Written instruction 1 —
In the records, from the line with "Order the items" up to and including the last line, change "overgrown field" to "grassy field" and leave everything else as it is. Return only those lines.

We Should All Be Madisonians

Less than a year before he died, George Washington privately worried that “the Union … [was] hastening to an awful crisis.” As an elderly man, John Adams claimed there was a through line from the American Revolution to the terrors of the French Revolution. He thus lamented: “Have I not been employed in Mischief all my days?” Two years prior to his death at the hands of Aaron Burr, Alexander Hamilton lambasted the Constitution as a “frail and worthless fabric,” and decided that “the prospects of our Country are not brilliant.” By the final year of his life, Thomas Jefferson was privately referring to the federal government as the “foreign department” and contemplating whether “the dissolution of our union” would be preferable to “submission to a government without limitation of powers.”

Depressing sentiments like these permeate Dennis C. Rasmussen’s new book, Fears of a Setting Sun: The Disillusionment of America’s Founders. Drawing on reams of personal correspondence between the Founders, Rasmussen persuasively argues that the vast majority of America’s Founders—including the likes of Washington, Adams, Hamilton, and Jefferson—went to their death beds disillusioned with the political order they had created. The causes of their disillusionment varied from insufficient civic virtue on the part of Americans to the growing sectional division over slavery, but their takeaways were similar: “most of the founders … came to feel deep anxiety, disappointment, and even despair about the government and the nation that they had helped to create.”

Record set —
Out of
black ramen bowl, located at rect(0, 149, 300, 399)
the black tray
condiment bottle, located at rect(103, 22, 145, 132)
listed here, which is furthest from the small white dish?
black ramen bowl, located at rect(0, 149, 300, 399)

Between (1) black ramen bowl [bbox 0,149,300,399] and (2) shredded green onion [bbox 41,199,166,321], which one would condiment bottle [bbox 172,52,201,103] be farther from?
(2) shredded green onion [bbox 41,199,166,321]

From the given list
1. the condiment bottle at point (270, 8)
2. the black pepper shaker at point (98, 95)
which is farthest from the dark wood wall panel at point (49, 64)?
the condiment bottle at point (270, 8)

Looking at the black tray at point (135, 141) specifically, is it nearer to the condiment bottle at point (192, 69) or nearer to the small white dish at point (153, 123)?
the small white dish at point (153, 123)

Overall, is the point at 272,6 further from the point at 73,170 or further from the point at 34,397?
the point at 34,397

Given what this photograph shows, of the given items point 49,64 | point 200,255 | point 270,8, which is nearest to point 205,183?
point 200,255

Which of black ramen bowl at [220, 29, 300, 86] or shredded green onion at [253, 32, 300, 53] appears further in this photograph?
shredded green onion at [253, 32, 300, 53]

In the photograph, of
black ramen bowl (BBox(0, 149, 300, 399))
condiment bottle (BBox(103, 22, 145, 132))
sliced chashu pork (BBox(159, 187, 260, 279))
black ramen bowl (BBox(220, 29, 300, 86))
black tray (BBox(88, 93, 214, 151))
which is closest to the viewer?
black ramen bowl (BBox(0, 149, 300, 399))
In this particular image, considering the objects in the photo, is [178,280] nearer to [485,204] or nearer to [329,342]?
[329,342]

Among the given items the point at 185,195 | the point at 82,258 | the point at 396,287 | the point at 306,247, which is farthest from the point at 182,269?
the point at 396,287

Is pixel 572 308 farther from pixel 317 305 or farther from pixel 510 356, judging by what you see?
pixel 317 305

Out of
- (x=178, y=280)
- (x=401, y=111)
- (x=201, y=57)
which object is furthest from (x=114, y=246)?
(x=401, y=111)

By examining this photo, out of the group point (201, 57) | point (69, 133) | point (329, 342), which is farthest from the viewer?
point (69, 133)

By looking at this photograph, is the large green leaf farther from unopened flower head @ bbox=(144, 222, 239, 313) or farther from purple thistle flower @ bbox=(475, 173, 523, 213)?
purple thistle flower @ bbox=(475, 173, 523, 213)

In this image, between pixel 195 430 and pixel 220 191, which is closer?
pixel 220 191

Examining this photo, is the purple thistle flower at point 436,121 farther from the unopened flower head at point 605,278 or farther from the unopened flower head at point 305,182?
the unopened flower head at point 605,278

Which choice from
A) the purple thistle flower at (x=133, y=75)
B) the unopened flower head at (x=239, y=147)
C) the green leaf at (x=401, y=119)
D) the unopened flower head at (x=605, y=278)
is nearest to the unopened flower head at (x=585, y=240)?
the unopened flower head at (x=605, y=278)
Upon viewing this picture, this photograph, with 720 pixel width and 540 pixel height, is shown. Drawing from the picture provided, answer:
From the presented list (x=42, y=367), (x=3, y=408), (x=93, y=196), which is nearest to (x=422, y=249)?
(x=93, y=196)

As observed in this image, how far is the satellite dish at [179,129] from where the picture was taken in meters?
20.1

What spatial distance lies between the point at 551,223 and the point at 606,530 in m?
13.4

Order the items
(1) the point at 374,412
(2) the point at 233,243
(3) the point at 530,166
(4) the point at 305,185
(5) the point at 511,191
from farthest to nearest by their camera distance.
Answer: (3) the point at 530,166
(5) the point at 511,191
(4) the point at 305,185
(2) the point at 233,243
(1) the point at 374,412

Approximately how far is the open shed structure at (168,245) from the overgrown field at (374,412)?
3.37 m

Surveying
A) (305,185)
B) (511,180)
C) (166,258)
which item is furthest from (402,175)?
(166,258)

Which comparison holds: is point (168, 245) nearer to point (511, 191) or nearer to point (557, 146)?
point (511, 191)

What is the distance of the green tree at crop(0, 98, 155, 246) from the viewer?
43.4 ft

Written instruction 2 —
The review of the book on the Founders' disillusionment names some Founders inside the dashes as examples of those who died disillusioned. List every Founder named there.

Expected output 1 —
Order the items
(1) the point at 374,412
(2) the point at 233,243
(3) the point at 530,166
(4) the point at 305,185
(5) the point at 511,191
from farthest to nearest by their camera distance.
Answer: (3) the point at 530,166
(5) the point at 511,191
(4) the point at 305,185
(2) the point at 233,243
(1) the point at 374,412

Approximately how far is the open shed structure at (168,245) from the grassy field at (374,412)?
3.37 m

Surveying
A) (305,185)
B) (511,180)
C) (166,258)
which item is furthest from (402,175)?
(166,258)

Which comparison holds: is point (168, 245) nearer to point (511, 191) or nearer to point (557, 146)?
point (511, 191)

What is the distance of the green tree at crop(0, 98, 155, 246) from the viewer?
43.4 ft

Expected output 2 —
Washington
Adams
Hamilton
Jefferson